The constructive interference angles, θ, can vary from 0 (which corresponds to the central maximum) up to 90 degrees (which corresponds to the side edge of the screen). Also, the sin(θ) values range between 0 and 1. Additionally, m values must be integers (m=0, 1, 2,...). We can rewrite the condition for maxima as: sin(θ) = mλ / d Now, using the fact that sin(θ) can only vary between 0 and 1: 0 ≤ mλ / d ≤ 1

Investigate the limit of m values

From the inequality in step 3, we can find the upper limit for m: mλ / d ≤ 1 ⇒ m ≤ d / λ This inequality indicates that there is indeed an upper limit to the number of maxima that can be observed for a given slit and light source. As m approaches d/λ, the angle θ will approach 90°, meaning that the bright fringes will be close to the edge of the screen, and no further maxima will be observed beyond this point.

Conclusion

In a single-slit diffraction pattern, there is an upper limit to the number of maxima that can be observed for a given slit and light source, regardless of the observer's vision. This limit depends on the width of the slit and the wavelength of the light, and the maxima are not observed beyond a certain point due to the condition for constructive interference rather than because of being too dim.

Key concepts

Constructive Interference in Single-Slit Diffraction

When light passes through a single slit, it creates an intriguing pattern of alternating bright and dark fringes. This phenomenon is known as single-slit diffraction. The bright fringes, or maxima, appear due to "constructive interference". This occurs when the waves of light add up in such a way that they enhance each other, leading to increased brightness at specific angles.

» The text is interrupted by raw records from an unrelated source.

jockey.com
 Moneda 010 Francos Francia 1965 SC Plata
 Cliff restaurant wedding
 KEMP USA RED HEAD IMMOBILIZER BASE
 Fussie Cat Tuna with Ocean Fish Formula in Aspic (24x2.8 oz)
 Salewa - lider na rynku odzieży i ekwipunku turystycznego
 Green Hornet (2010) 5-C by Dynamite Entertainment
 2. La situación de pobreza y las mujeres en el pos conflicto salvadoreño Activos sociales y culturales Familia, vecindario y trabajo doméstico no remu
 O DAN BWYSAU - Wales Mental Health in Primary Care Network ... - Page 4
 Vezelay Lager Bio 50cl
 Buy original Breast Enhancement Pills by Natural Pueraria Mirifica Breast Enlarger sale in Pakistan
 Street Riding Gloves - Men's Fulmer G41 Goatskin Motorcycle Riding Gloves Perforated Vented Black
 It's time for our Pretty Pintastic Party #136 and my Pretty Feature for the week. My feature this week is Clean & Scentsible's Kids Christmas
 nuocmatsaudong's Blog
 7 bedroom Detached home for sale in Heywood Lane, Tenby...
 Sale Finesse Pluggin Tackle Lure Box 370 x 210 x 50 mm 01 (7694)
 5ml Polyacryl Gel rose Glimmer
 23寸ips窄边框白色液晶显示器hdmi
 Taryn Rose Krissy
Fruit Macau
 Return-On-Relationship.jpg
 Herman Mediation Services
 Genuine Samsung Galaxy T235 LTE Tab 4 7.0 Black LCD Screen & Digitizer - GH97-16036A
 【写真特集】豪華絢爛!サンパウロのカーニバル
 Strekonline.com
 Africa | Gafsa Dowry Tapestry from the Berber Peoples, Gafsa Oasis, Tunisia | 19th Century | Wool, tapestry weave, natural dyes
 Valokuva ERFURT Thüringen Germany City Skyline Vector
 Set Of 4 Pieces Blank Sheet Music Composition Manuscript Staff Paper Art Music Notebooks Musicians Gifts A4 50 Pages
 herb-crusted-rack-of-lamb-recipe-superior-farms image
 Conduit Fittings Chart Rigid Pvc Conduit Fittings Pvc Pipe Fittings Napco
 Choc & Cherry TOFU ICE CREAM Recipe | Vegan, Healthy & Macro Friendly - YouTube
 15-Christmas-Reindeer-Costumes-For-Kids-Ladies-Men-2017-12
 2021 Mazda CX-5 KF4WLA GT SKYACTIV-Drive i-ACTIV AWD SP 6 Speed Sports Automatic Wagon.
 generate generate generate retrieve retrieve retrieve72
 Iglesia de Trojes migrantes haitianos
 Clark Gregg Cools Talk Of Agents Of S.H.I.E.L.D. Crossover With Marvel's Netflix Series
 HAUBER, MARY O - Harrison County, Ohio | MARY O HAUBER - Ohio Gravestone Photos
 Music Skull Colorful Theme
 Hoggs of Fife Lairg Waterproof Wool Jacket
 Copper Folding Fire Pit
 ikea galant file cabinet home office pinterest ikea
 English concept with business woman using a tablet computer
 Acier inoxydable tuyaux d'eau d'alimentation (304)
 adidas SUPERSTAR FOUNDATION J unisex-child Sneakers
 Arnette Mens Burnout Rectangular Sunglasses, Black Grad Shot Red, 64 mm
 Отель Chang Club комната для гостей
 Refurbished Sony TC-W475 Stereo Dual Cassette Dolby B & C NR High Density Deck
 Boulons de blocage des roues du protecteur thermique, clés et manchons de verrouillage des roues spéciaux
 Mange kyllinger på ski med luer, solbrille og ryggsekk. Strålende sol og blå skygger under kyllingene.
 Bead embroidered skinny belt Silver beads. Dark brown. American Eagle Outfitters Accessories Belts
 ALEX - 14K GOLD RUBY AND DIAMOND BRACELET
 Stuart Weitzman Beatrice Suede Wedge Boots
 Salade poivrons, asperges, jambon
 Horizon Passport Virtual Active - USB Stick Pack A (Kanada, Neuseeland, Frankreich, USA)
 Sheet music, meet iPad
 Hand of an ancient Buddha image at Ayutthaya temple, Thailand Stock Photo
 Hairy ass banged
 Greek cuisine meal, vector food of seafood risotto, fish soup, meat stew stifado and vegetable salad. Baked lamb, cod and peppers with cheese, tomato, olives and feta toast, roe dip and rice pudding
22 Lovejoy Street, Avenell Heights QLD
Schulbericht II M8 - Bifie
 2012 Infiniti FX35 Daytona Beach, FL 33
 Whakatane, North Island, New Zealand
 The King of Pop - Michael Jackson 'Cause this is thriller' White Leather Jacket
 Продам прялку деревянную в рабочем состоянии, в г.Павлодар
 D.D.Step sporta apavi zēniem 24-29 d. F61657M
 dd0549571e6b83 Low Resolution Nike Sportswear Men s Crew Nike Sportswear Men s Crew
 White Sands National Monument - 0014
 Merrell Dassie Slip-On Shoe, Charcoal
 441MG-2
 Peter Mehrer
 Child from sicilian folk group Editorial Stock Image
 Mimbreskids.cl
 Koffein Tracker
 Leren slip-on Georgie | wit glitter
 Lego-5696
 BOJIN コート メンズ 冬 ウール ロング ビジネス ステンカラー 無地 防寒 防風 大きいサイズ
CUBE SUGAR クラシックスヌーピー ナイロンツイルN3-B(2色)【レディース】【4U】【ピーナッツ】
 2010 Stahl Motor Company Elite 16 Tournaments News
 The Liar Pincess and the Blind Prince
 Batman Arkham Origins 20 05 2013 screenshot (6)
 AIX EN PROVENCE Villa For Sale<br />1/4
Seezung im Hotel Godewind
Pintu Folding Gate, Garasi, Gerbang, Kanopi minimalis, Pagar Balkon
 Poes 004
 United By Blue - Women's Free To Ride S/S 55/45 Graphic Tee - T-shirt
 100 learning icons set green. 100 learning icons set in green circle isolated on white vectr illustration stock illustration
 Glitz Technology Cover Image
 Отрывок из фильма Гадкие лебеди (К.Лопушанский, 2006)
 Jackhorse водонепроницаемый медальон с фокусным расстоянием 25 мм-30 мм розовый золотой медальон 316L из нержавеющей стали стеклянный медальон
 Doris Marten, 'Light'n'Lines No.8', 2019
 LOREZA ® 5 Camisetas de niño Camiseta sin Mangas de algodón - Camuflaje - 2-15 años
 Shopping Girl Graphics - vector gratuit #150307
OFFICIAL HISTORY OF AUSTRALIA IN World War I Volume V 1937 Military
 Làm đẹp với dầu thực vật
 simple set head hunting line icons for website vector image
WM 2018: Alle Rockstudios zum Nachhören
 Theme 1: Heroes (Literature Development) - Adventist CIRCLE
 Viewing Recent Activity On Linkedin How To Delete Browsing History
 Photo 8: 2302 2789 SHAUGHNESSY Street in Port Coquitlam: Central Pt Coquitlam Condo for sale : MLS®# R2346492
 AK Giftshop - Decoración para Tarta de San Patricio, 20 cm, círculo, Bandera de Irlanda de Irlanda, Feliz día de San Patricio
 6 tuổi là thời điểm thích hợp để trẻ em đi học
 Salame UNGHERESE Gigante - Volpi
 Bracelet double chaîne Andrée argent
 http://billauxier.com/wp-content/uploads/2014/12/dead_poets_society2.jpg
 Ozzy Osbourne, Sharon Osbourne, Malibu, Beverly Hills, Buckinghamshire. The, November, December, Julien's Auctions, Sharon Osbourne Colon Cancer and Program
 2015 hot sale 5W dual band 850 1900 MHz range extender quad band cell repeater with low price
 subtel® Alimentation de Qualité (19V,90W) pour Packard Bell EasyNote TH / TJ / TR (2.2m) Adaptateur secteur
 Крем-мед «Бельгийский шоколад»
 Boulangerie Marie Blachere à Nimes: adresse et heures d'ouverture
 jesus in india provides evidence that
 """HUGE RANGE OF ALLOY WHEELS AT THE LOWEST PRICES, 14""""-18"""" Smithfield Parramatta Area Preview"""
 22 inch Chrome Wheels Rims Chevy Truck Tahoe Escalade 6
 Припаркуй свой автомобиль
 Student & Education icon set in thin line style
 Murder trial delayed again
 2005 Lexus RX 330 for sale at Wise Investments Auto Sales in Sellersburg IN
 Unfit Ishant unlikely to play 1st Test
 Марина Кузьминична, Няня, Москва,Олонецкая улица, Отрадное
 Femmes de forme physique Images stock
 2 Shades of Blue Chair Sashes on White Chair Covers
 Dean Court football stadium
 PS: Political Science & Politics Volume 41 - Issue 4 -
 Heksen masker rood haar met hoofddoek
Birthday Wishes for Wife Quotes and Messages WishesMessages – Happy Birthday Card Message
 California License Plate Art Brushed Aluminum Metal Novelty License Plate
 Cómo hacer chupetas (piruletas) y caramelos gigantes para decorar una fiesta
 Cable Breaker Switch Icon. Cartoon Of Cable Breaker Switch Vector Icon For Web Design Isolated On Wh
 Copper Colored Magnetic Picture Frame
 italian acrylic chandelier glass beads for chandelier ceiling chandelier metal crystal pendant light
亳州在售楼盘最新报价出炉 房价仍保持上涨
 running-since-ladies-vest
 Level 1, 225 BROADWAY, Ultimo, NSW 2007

• Constructive interference arises when the path difference between light rays is an integer multiple of the light's wavelength.
• This is expressed mathematically as:
  \[ d \sin(\theta) = m\lambda \] where:
  • \(d\) is the width of the slit
  • \(\theta\) is the angle of the light path
  • \(m\) is the order of the maxima
  • \(\lambda\) is the wavelength

Understanding this model helps us predict where the bright fringes will occur around a central bright spot, known as the central maximum.

Diffraction Maxima and Their Limits

As you explore single-slit diffraction, you'll notice that beyond the glorious central maximum, there exists a series of weaker successive maxima. These "diffraction maxima" appear at angles determined by the same condition used for constructive interference.
However, there's a practical limit to what can be observed. This ties back to the condition for constructive interference, expressed as:

• The sine of the angle \(\theta\) can only take values between 0 and 1.
• Thus, \(\sin(\theta) = \frac{m\lambda}{d}\) can only be valid for \( m \leq \frac{d}{\lambda} \).

Once you hit the limit of \( m \), no additional maxima can be seen. This isn't because the fringes get dimmer, but rather, because further maxima simply don't exist beyond this geometrical constraint.

Understanding Wavelength of Light

The "wavelength of light" \(\lambda\) is a fundamental factor in all interference patterns, including single-slit diffraction. It represents the distance between consecutive peaks of a light wave.
A crucial insight is that the wavelength determines the spacing and specific location of maxima in a diffraction pattern:

• Light with a longer wavelength, such as red light, will result in diffraction maxima being more spread out.
• Conversely, shorter wavelengths, like blue light, lead to closer spaced fringes.

This dependency highlights why asking, "Is wavelength important in diffraction?" leads to a resounding yes—it directly influences both the angle of occurrence for each maximum and the number of maxima within observable limits.